Exercise requirements:
Among the entries below, retype exactly the lines starting with the one with "by dahliainbloom, $9.99" and going on through the one with "Woman Forced to", but not the pictures.

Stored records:
______________________________
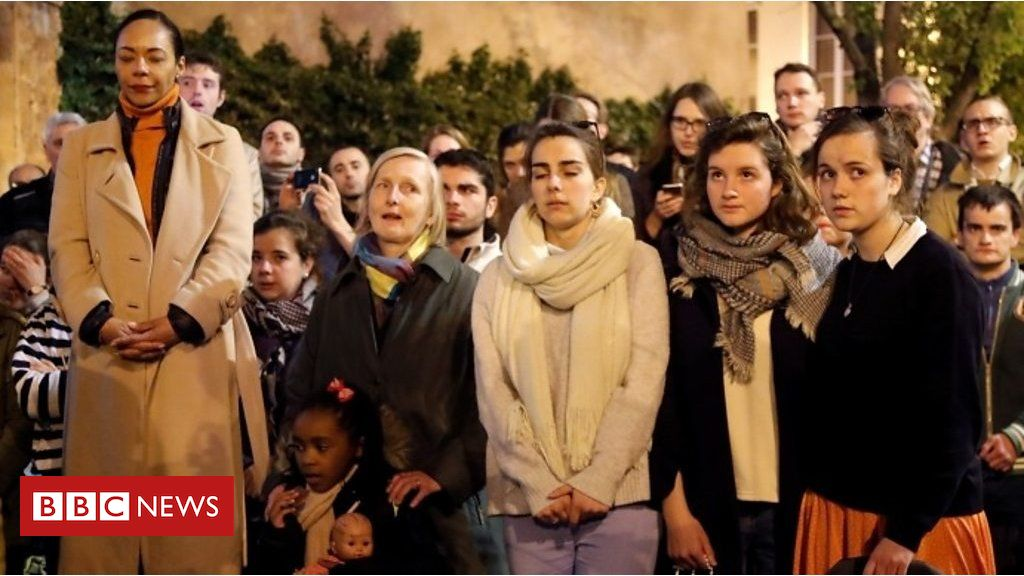 106464066 p076lgxz - Notre-Dame fire: Hymns sung in the street as cathedral burns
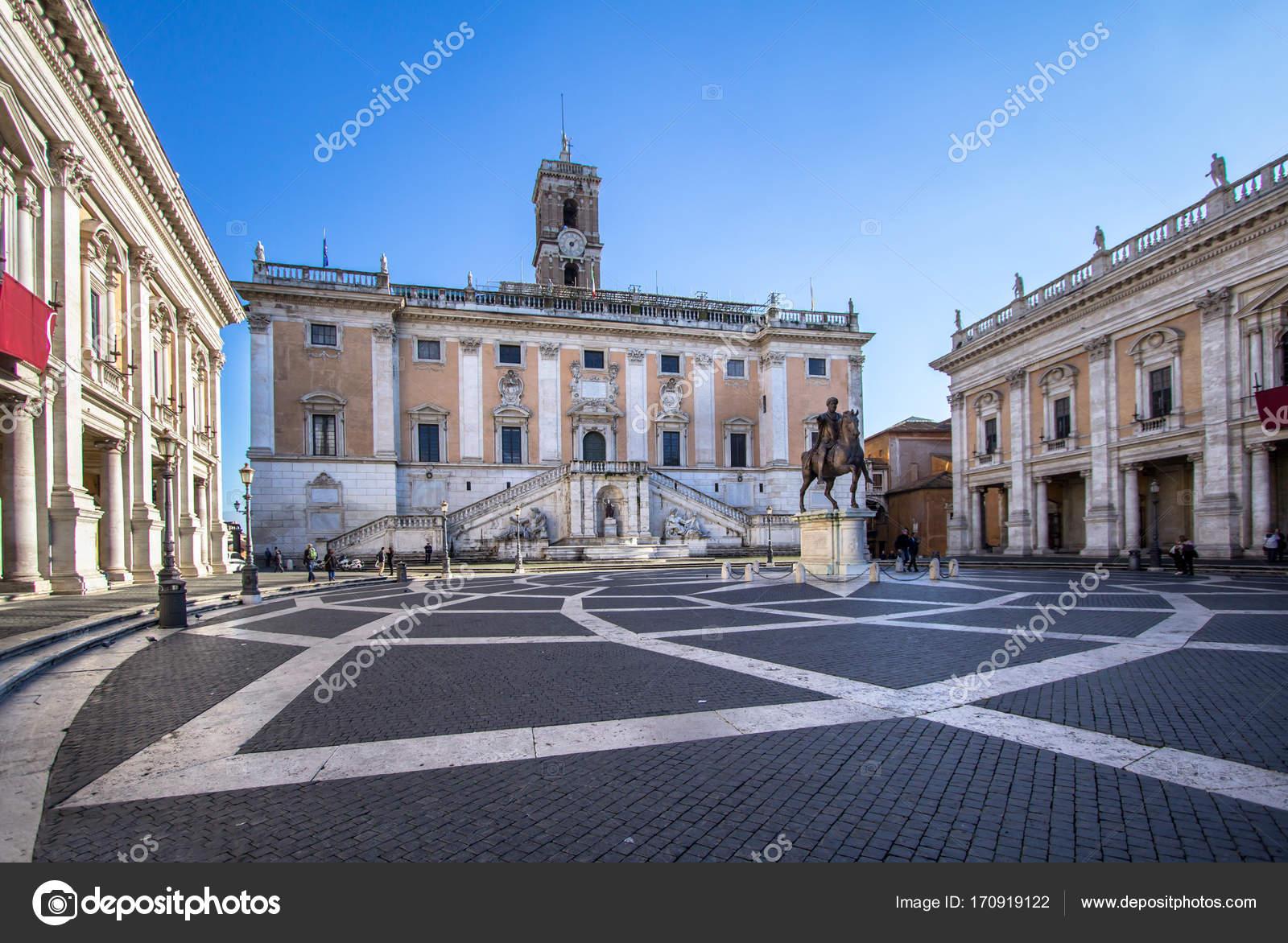 カンピドリオ、ローマのカピトリ...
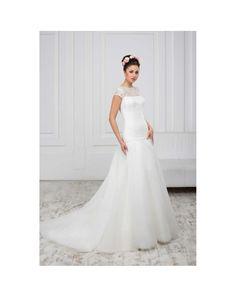 7b56eb210d1d Luxusné svadobné šaty s čipkovaným korzetom s krátkymi rukávmi a širokou  tylovou sukňou Ženísi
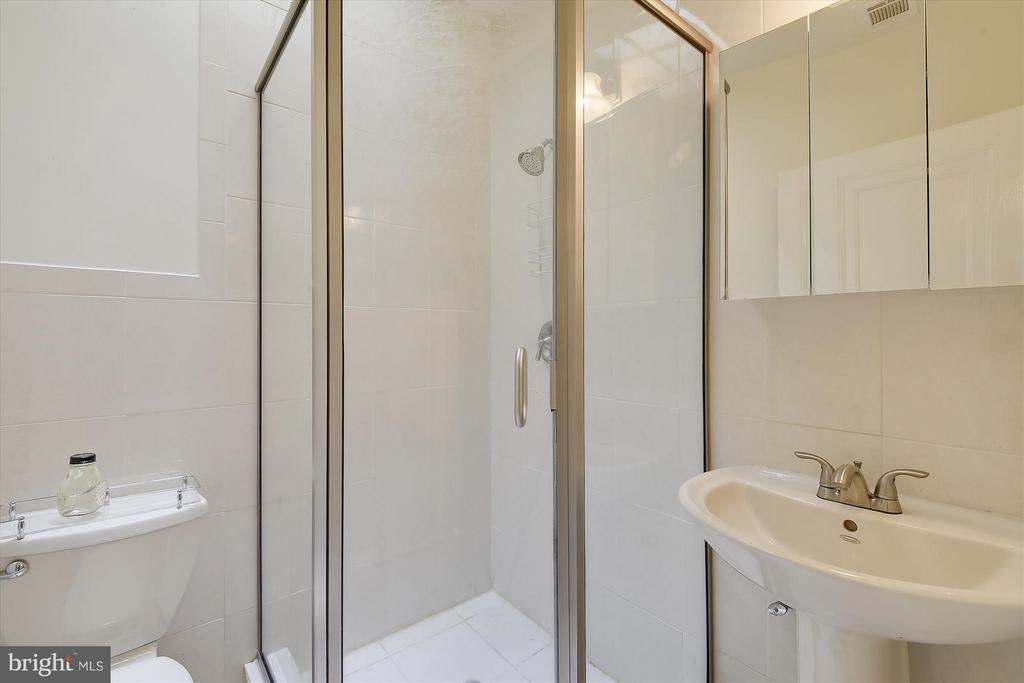 Bathroom 2 - 1622 ALLISON ST NW, WASHINGTON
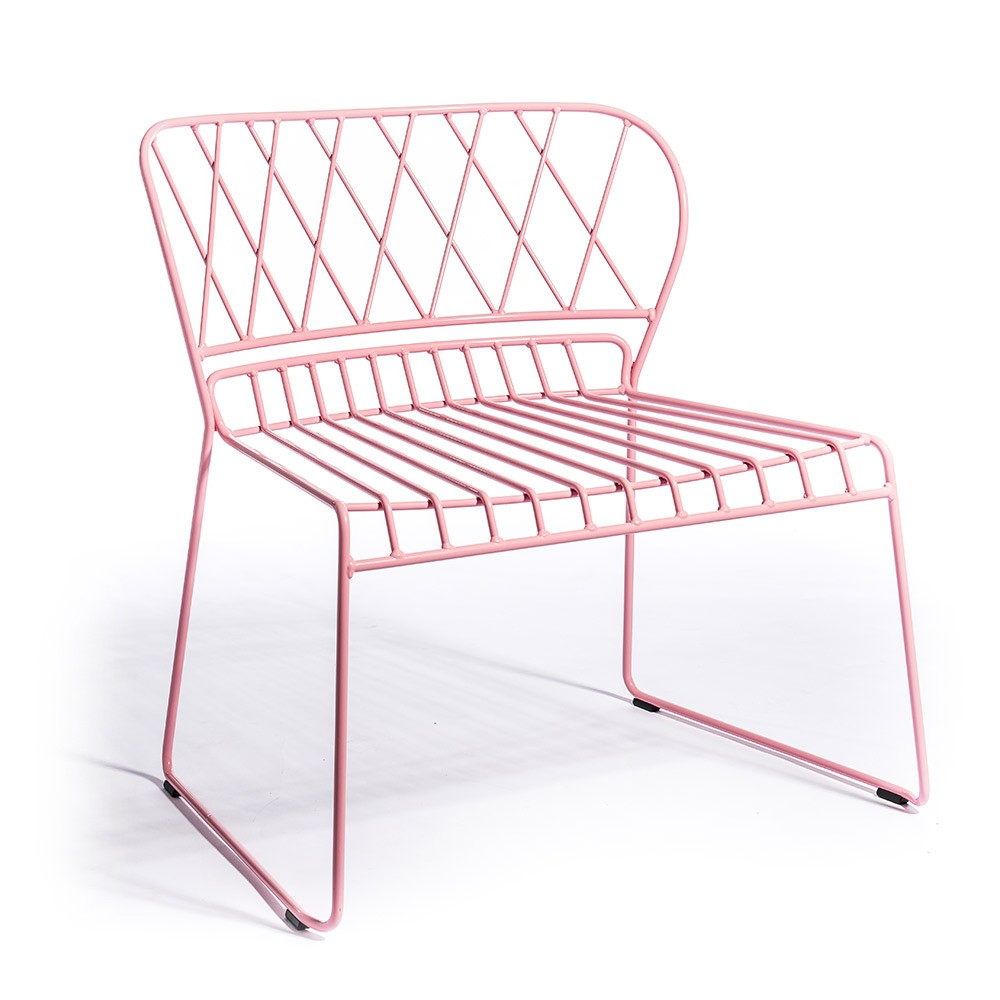Skargaarden - Reso Lounge Chair in Pink is a gorgeous piece if you're looking to achieve a Millennial Pink aesthetic. For more on this hot interior design and fashion trend, click on the blog post...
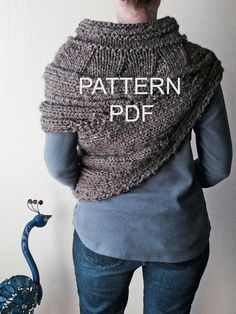 PATTERN PDF  Pattern for DIY District 12 Cowl  by dahliainbloom, $9.99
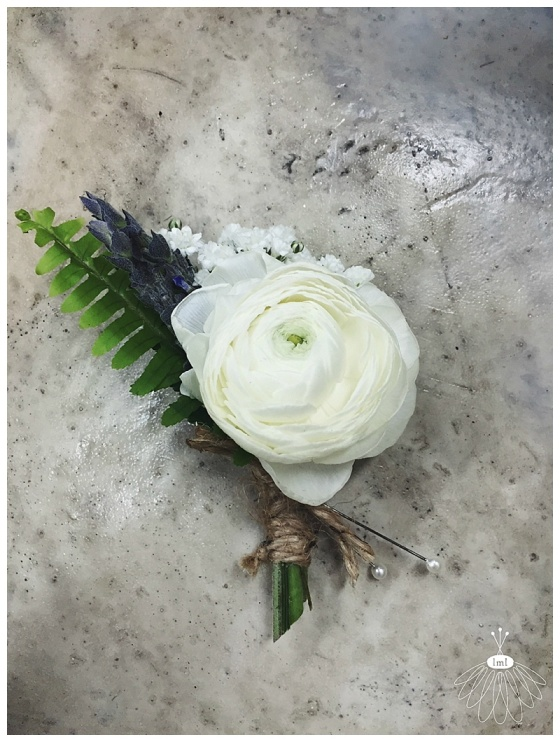 little miss lovely // ocean city maryland wedding florist // purple and white beach wedding // white ranunculus and lavender boutonniere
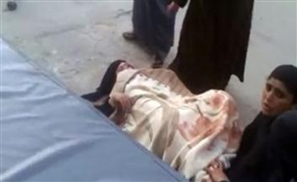 Woman Forced to Give Birth in Street Outside Egypt Hospital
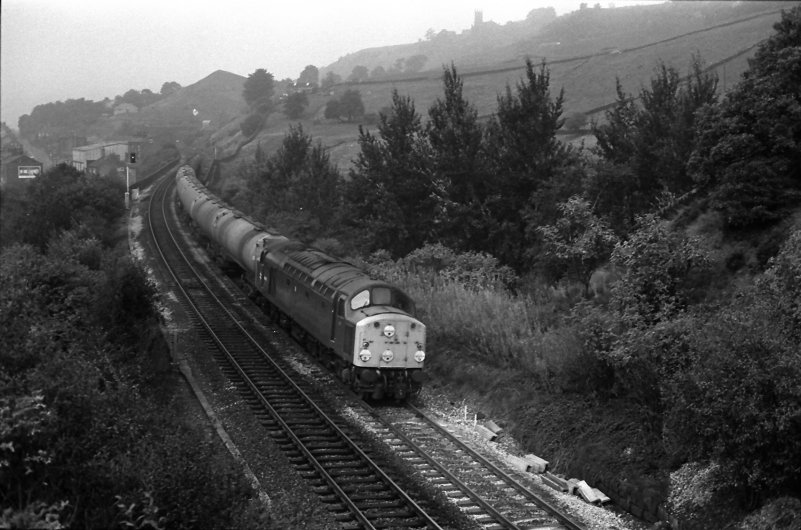Class 40 40118 at Horsfall Tunnel with east-bound tanks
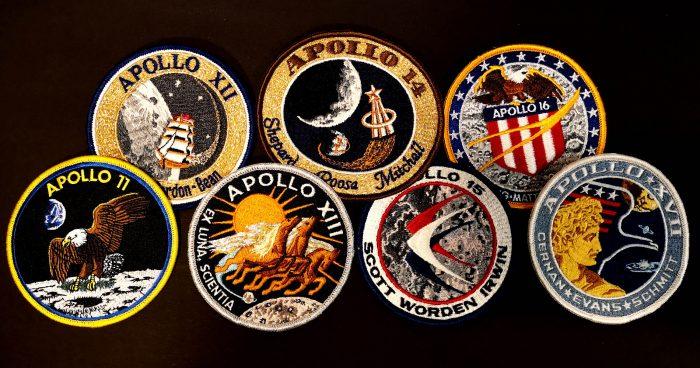 שש נחיתות מוצלחות על הירח מתוך שבעה נסיונות. תגי המשימה של משימות אפולו 11 עד אפולו 17 | צילום: NASA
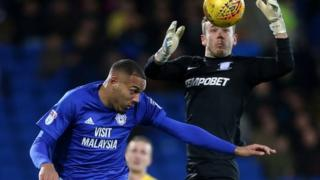 Kenneth Zohore a Chris Maxwell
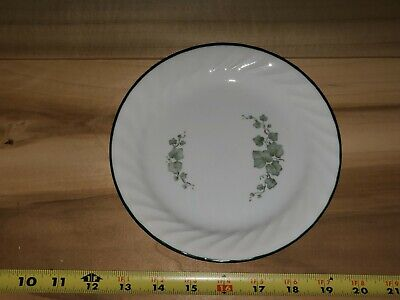 Corelle Callaway Ivy 8 1/2 Inch Plates / Dishes (3) white and green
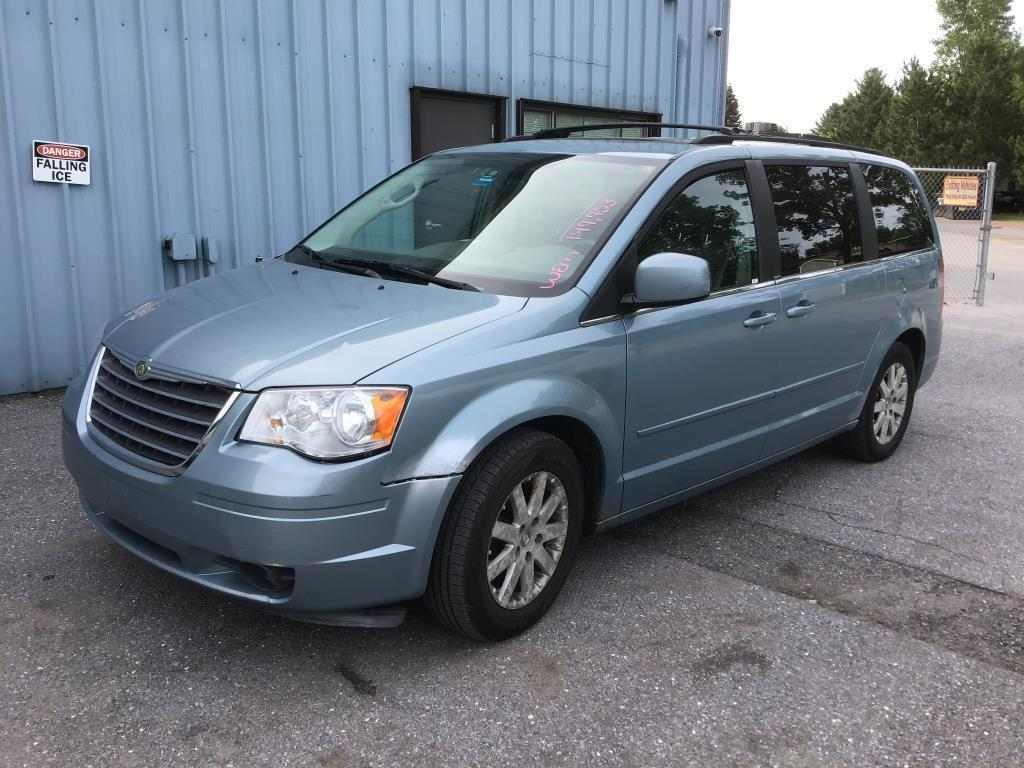 2008-chrysler-town-and-country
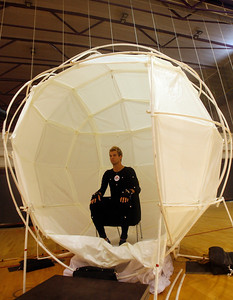 Panathinaikos's soccer player Andreas Ivanschitz is pictured by motion capture filming for the new game FIFA 08 in Barcelona, May 24, 2007. REUTERS/Albert Gea (SPAIN)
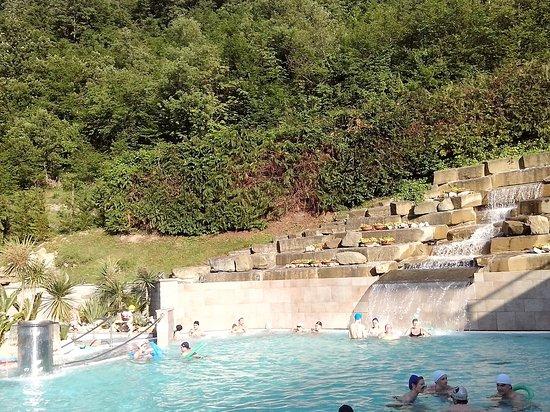 Magnifica cascata termale - Foto di Ròseo Euroterme, Bagno di ...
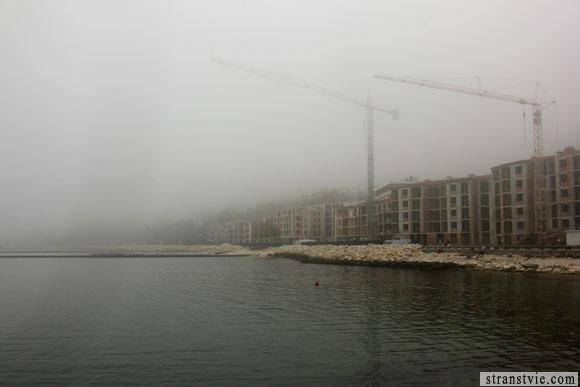 стройка в тумане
______________________________
Exercise answer:
 PATTERN PDF  Pattern for DIY District 12 Cowl  by dahliainbloom, $9.99
 little miss lovely // ocean city maryland wedding florist // purple and white beach wedding // white ranunculus and lavender boutonniere
 Woman Forced to Give Birth in Street Outside Egypt Hospital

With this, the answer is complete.